RE: Fwd: I-D Action:draft-nottingham-http-pipeline-00.txt

Hi Willy,

>      HTTP/1.1 200 OK
>      Request-Id: 3
>      Connection: Request-Id
>      Content-length: 40
> 
> Any opinion ?

There's a big difference between what you are proposing and what I understand Mark is trying to achieve.

Anything that requires action from any entity is inherently not going to be necessary if all you are looking to do is make pipelining work.  After all, if the implementer has the sophistication to deploy these sorts of mechanisms, then they can equally be told to stop mucking with pipelining requests.  End of story; no new protocol mechanisms required.

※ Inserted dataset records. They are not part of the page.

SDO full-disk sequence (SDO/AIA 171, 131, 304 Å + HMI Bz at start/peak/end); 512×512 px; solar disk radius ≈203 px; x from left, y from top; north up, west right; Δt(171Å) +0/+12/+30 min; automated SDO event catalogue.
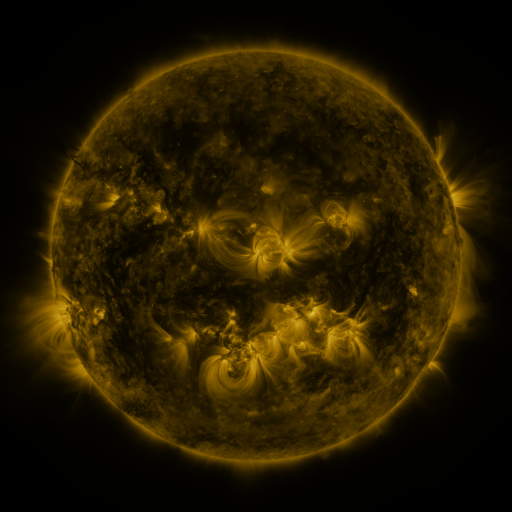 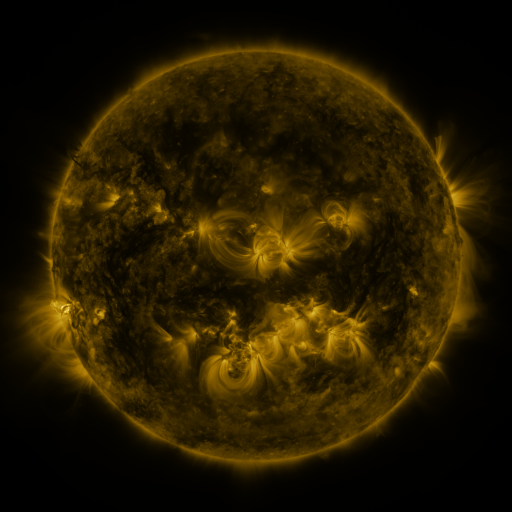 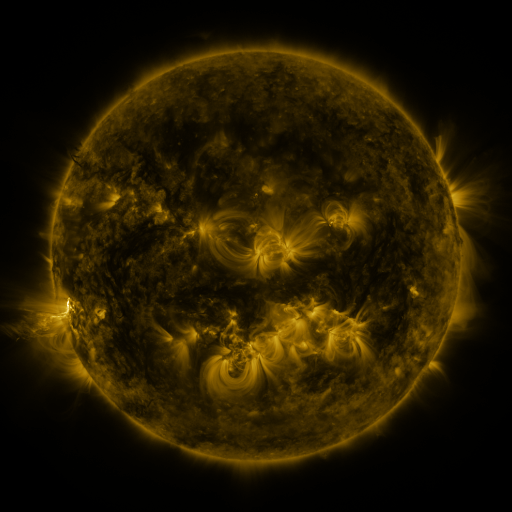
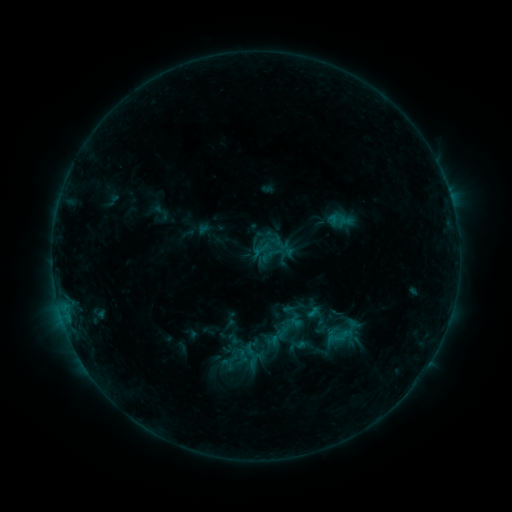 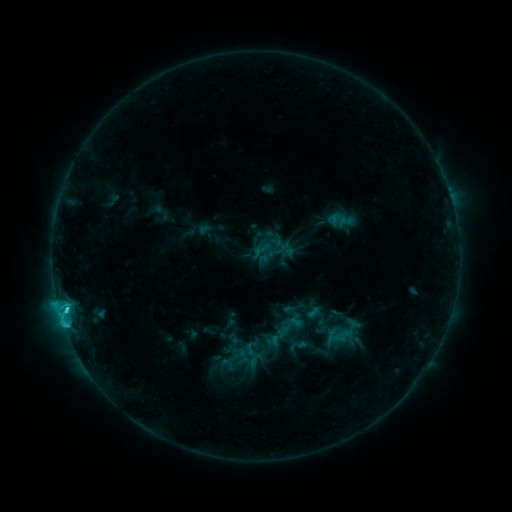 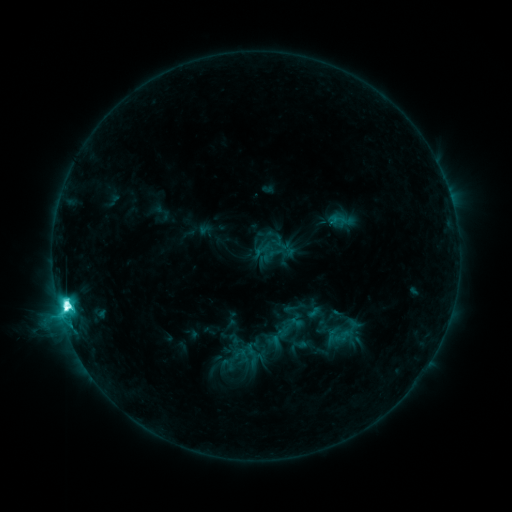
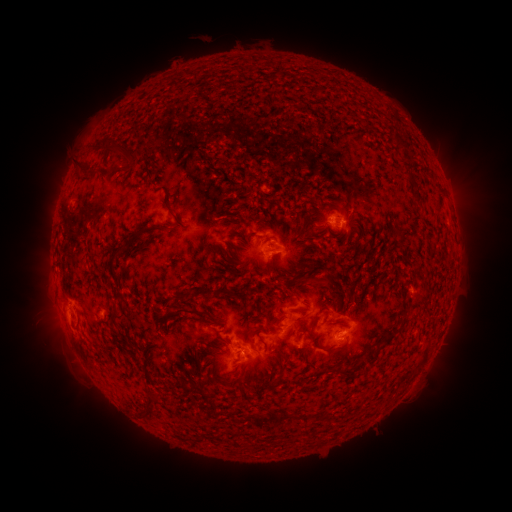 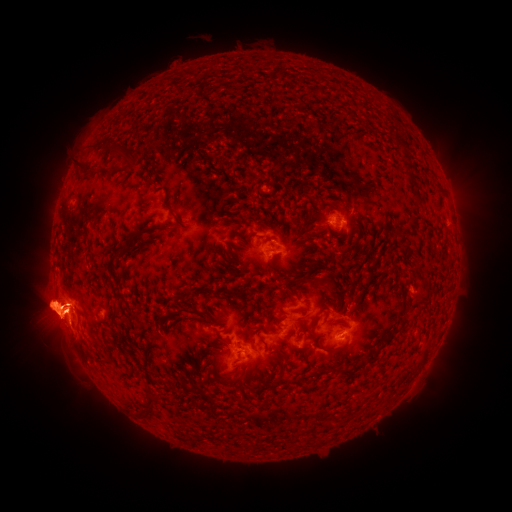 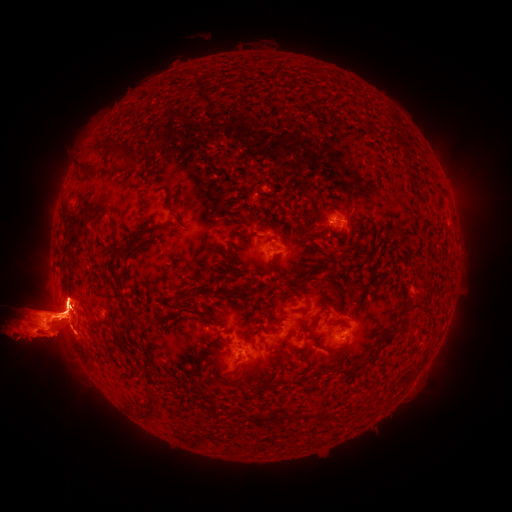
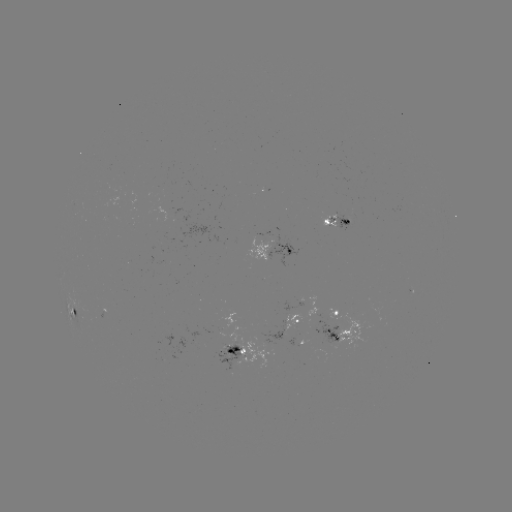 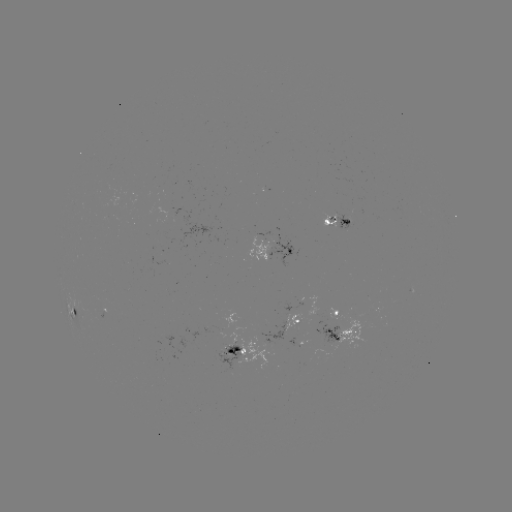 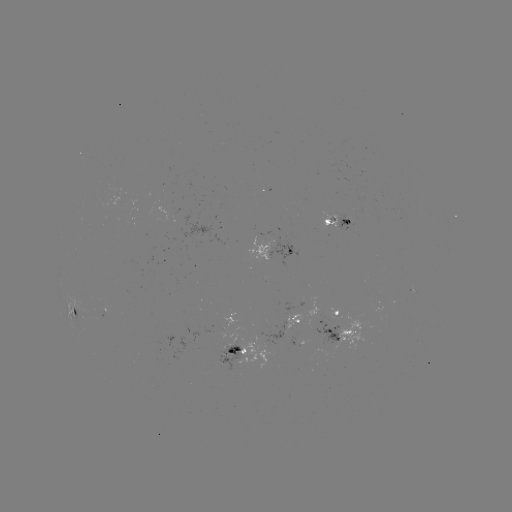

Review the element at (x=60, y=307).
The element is eruption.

In part, this draft looks at ways for a server and client to collude in detecting bad intermediaries.  There's not a lot that a document like this can do for bad servers aside from documenting some detection techniques - there certainly aren't any protocol mechanisms that you could deploy.

My first reaction was to use a request identifier, but then that messes with caches that don't understand the new header.  Going hop-by-hop, as you suggest runs afoul of the principle above.

Personally, I wonder whether the judicious application of Content-Location and Content-MD5 would not be enough.  It's close to what is suggested, but less definitive. 

If you want to talk about out of order responses, then we're in a whole 'nother ballpark.  That's where discussion of SCTP, SPDY, HTTP/2.0, et. al. come in.